I used advanced scaled astrophysical professional academic software to make a model of the geo-doughnut, the tastiest celestial body, our sugar-glazed planet Earth.”
The Donut Earth Theory popped up this week on a number of media sites – which seems strange since 2022 is far from being a slow news year. The theory seems to originate in 2008 on the Flat Earth Society forum where it was proposed by a Dr. Rosenpenis. Advanced trivia players should recognize that name as an alias used by Chevy Chase as Irwin Fletch in the movie “Fletch.” There doesn’t seem to be any connection between the name or the movie and the Donut Earth Theory … other than they’re all a joke. Yes, Dr. Rosenpenis is an alias in the Flat Earth world too and the ruse was eventually revealed. However … some frustrated Flat Earthers seemed to like it and kept the theory alive. Is Homer Simpson one of them?
"I have a theory that the Earth is in fact shaped like a torus (a donut-shape). However, light is curved so we cannot tell."
Homer would undoubtedly think ‘torus’ was a car – the Torus-Earth variation comes from ‘Varaug’ on the Flat Earth forum, who takes a scientific approach to explaining things like ‘night and day’ on a donut Earth.

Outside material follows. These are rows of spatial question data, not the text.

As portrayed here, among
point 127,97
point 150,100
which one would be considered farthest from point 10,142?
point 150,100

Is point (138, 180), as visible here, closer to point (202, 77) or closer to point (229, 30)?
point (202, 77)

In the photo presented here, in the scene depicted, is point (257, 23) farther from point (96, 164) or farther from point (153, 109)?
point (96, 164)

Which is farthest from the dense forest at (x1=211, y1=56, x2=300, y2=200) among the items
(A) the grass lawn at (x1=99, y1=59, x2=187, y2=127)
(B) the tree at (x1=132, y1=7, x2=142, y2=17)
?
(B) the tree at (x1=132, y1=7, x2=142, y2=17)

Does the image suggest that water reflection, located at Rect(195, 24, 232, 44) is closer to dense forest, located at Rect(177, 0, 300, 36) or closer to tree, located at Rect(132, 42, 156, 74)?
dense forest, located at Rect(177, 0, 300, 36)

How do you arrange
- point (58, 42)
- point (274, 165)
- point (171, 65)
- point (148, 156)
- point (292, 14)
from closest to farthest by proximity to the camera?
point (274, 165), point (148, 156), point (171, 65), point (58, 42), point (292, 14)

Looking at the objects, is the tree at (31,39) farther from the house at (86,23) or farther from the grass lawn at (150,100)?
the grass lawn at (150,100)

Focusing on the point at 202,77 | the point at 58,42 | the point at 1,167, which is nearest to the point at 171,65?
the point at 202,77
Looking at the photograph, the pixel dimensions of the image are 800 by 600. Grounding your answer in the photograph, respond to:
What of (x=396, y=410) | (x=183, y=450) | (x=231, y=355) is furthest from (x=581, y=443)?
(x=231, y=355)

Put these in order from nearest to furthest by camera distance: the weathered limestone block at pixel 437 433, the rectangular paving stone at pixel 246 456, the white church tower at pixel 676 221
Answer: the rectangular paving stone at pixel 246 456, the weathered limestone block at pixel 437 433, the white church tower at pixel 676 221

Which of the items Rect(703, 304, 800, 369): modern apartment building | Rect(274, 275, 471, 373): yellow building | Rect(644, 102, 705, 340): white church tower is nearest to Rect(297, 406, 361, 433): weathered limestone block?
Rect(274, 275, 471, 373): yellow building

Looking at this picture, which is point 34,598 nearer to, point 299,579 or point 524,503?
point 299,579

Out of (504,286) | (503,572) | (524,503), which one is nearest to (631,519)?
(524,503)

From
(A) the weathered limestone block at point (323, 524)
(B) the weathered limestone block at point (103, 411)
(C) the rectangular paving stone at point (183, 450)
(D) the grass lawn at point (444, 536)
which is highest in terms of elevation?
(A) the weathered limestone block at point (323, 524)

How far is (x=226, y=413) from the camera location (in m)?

“Lay a torch horizontal on a table and turn it on. Now, get a donut and place it on it's side, with the hole perpendicular to the torch. The side that is illuminated by the torch is in day. Over 24 hours, the donut performs one complete revolution. Spin it half way around, this signifies the passing of 12 hours. Now, the side that WAS in day, is facing away from the torch and is in night. The side that WAS in night, is now facing the torch and is in day.”

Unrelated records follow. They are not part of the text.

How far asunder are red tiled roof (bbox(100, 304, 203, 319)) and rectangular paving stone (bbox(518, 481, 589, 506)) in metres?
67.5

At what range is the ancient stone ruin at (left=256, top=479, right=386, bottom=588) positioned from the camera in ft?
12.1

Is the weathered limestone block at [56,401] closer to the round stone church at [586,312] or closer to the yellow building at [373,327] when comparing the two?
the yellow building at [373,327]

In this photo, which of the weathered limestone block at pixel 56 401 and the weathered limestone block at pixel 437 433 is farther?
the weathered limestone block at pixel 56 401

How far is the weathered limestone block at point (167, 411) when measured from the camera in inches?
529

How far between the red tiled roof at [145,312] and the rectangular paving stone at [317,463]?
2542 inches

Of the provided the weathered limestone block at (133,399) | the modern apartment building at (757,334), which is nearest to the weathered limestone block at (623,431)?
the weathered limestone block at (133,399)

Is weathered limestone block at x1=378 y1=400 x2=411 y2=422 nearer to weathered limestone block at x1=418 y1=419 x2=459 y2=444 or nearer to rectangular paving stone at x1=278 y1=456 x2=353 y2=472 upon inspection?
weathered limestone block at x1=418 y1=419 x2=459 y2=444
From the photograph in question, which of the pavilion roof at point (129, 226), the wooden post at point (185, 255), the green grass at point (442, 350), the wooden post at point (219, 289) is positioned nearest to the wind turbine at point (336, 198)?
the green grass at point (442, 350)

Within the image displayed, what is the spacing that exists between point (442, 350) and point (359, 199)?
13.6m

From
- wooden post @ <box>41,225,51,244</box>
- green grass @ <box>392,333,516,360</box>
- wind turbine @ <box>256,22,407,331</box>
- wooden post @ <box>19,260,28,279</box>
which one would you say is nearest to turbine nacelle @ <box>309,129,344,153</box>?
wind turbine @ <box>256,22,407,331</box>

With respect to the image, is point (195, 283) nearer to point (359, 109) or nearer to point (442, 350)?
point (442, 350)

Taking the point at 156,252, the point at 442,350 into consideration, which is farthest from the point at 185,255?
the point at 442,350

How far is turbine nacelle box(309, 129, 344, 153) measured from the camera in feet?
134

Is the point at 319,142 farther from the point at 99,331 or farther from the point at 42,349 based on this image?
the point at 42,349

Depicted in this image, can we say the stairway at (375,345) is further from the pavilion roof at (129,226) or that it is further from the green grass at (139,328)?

Before you go all ‘Fermi Paradox’ on this (“If the Earth is a donut, why don’t we see any other donut planets?"), Discovery.com addressed the subject back in 2019 and proved that a donut/toroid Earth would not break any laws of physics but it might not be stable. To keep the hole from collapsing, it would have to rotate at an extremely high rate to balance gravity on the outside and the inside – making a ‘day’ just a few Earth hours. Those odd gravitational forces would make a person’s weight vary at different locations, and the high-speed rotation would cause massive weather problems. We have neither of those so that proves Earth is not a donut. Right, Donut Earthers?

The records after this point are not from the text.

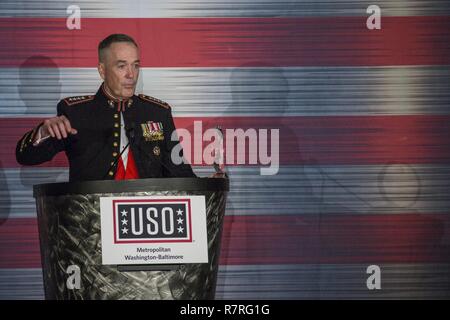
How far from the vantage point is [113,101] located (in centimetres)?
427

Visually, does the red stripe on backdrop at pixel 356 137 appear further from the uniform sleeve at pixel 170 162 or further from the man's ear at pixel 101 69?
the man's ear at pixel 101 69

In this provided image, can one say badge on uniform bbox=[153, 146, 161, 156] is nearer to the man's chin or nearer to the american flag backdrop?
the man's chin

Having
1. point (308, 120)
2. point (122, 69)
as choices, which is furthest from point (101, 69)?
point (308, 120)

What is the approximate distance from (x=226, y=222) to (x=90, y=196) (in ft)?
4.15

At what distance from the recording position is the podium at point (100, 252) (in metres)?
3.38

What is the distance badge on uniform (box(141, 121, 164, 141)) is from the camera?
416 cm

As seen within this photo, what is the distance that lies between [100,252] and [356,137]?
5.50ft

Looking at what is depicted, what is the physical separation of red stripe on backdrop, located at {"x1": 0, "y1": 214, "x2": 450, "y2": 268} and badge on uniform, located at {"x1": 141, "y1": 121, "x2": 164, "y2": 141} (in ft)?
2.00

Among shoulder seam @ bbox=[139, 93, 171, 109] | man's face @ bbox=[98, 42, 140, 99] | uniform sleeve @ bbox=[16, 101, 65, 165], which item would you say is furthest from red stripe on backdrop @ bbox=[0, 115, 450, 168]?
uniform sleeve @ bbox=[16, 101, 65, 165]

“It is possible for two objects to orbit each other. Now, it is also possible to have 3 objects orbiting each other, or 4, or 5 etc. Now, the TE (Toroid Earth) was formed when a large amount of objects orbited each other like this. As time went on, their gravity pulled in more space rocks and dust etc and the shape grew, eventually becoming a fully-formed torus.”
“(There are no other donut planets) because the condition for a TE (Toroid Earth) to form (several objects orbiting each other rather than a large mass in the middle) is quite unlikely to occur, and becomes much more unlikely each time more objects are required in the orbit. This makes torus-shaped planets very rare, and so far we are yet to discover another one.”
Are we sure one of these Donut Earthers isn’t Homer Simpson?